(SET EXERCISE) Write out everything in the forum post about MPI and OpenACC from "void CBF(float *pow,cuComplex" down to "for(uu=start;uu<end;uu++)", leaving the wording unchanged.

(EXCERPT)
+++++

An error occurred when using MPI and OpenACC together

I used MPI and Openacc to parallelize multiple GPU hosts. Before I used the cublas library, everything was relatively normal, but when I added cublasCgemm to the program, there was a problem
The code is as follows, it is a function, but I cannot provide all the code

void CBF(float *pow,cuComplex *s_fft,cuComplex *a_many,cublasHandle_t handle,
int start,int end,int M,int N,int NN,int level_Beam,int V_Beam)
{
   	  cuComplex alpha={1,0};
  	  cuComplex beta={0,0};//
   	  int uu,vv,l;//     
   	  float a_acc=0;//
           cuComplex *Temp=(cuComplex*)malloc(NN* sizeof(cuComplex));//
           cuComplex *a_one=(cuComplex*)malloc(M*N* sizeof(cuComplex));//    
              
           #pragma acc data create(Temp[0:NN],a_one[0:280])
           {         		  
            for(uu=start;uu<end;uu++)
            for(vv=0;vv<11;vv++)
            {
            	for(l=0;l<M*N;l++) a_one[l]=a_many[(uu*11+vv)*M*N+l];         
		#pragma acc update device(a_one)
		#pragma acc host_data use_device(s_fft,a_one,Temp)

+++++

(GIVEN ENTRIES)
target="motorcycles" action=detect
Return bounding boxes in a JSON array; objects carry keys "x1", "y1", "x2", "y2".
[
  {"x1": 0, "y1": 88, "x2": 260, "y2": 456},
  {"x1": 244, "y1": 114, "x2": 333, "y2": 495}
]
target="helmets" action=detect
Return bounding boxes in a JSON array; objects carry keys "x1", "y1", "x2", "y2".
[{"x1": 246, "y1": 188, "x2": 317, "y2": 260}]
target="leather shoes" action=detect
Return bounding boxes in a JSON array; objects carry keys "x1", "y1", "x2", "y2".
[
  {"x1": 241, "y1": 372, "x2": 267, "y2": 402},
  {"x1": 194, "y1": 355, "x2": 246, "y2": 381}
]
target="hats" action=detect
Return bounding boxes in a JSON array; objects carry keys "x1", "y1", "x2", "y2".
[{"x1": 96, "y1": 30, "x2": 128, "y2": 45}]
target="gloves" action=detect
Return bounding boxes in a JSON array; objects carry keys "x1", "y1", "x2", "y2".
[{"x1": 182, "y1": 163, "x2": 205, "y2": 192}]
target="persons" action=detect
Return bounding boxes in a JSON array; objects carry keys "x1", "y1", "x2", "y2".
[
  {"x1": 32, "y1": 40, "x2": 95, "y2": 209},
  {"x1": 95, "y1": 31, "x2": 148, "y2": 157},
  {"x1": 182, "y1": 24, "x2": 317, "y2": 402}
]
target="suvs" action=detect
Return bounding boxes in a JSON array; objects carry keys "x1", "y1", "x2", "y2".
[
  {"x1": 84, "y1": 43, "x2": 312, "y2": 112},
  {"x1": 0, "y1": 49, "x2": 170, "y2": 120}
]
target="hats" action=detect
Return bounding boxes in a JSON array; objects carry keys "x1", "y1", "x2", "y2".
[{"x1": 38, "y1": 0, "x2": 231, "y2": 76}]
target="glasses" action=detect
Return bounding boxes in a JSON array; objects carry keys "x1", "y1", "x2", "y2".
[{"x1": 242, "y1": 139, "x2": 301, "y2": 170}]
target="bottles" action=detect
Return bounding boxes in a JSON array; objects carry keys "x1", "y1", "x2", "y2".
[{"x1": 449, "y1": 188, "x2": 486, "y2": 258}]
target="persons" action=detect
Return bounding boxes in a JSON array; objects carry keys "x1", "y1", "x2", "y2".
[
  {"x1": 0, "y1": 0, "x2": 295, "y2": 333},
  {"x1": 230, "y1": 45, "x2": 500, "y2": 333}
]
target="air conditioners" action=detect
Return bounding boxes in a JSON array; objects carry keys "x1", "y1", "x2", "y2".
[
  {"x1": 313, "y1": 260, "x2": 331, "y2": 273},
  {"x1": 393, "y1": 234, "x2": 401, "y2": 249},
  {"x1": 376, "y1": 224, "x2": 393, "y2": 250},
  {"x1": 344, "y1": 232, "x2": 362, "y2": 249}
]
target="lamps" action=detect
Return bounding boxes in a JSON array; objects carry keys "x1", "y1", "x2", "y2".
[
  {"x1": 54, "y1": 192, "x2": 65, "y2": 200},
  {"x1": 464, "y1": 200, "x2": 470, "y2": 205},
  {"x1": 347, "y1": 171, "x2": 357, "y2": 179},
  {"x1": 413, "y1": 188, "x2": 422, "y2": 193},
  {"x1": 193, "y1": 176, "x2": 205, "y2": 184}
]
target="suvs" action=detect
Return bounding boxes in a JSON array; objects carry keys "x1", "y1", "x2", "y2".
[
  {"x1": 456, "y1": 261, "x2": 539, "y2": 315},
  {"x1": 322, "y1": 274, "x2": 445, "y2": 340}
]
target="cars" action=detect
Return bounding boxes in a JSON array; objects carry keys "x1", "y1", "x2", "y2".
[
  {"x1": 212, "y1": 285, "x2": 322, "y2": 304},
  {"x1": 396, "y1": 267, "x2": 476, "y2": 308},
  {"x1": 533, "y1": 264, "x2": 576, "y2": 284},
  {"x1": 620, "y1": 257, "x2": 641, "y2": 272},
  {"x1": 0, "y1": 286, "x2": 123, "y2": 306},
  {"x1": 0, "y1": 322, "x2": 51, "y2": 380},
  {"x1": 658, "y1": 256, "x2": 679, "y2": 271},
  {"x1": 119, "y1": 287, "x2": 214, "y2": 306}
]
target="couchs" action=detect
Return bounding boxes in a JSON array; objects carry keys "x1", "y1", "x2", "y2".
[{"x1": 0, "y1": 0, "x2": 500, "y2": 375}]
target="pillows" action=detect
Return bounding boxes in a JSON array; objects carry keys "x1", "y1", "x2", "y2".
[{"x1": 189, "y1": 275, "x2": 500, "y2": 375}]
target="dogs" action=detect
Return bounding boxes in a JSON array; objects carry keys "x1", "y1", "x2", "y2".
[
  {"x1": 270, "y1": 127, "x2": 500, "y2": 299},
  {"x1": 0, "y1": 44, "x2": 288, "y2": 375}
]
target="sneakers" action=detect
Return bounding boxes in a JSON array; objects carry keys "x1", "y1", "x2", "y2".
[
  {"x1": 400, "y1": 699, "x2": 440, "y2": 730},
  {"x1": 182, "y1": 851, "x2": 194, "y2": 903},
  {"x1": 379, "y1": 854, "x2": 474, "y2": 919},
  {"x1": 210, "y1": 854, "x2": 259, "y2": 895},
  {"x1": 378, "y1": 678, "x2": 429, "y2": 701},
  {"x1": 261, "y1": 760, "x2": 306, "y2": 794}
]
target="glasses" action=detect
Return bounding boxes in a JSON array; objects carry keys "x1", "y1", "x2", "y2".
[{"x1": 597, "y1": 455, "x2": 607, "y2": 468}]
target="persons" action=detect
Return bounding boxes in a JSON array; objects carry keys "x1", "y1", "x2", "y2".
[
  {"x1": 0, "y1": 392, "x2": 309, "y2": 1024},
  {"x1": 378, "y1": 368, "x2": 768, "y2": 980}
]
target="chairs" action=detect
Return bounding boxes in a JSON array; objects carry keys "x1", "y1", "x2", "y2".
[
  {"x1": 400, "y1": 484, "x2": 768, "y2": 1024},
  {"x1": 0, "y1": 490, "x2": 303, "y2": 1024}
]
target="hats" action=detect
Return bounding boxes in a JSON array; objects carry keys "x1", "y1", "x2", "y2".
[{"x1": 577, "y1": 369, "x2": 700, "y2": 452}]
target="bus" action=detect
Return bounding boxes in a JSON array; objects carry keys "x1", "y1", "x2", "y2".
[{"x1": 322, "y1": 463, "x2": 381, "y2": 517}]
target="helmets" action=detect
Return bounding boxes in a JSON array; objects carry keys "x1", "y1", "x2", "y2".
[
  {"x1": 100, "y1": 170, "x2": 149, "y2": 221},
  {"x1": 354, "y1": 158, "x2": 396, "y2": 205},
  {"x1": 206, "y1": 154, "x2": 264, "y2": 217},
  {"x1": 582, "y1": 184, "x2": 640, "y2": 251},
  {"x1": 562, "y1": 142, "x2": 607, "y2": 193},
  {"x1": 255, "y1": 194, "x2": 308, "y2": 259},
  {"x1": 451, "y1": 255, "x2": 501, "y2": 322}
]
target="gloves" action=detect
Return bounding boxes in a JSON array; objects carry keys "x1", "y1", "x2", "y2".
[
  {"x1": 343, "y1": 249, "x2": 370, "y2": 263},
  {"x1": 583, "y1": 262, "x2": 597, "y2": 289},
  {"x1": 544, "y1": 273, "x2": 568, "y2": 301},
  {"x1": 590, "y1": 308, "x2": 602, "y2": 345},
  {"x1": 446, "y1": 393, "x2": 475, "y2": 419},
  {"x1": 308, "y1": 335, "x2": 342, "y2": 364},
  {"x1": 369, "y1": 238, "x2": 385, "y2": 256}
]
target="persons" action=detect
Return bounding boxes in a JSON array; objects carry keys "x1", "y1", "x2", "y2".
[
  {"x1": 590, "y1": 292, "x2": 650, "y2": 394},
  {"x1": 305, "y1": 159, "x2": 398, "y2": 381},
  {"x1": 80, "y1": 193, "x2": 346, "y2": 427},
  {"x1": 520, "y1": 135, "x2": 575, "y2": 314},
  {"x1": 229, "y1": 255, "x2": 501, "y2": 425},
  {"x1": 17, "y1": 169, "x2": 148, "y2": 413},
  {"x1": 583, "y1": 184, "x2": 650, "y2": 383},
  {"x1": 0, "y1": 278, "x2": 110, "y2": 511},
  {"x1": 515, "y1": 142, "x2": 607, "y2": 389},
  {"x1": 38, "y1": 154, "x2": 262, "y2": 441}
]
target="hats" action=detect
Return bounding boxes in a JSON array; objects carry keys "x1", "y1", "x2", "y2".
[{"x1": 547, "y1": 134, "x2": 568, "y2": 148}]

+++++

(THE RESULT)
void CBF(float *pow,cuComplex *s_fft,cuComplex *a_many,cublasHandle_t handle,
int start,int end,int M,int N,int NN,int level_Beam,int V_Beam)
{
   	  cuComplex alpha={1,0};
  	  cuComplex beta={0,0};//
   	  int uu,vv,l;//     
   	  float a_acc=0;//
           cuComplex *Temp=(cuComplex*)malloc(NN* sizeof(cuComplex));//
           cuComplex *a_one=(cuComplex*)malloc(M*N* sizeof(cuComplex));//    
              
           #pragma acc data create(Temp[0:NN],a_one[0:280])
           {         		  
            for(uu=start;uu<end;uu++)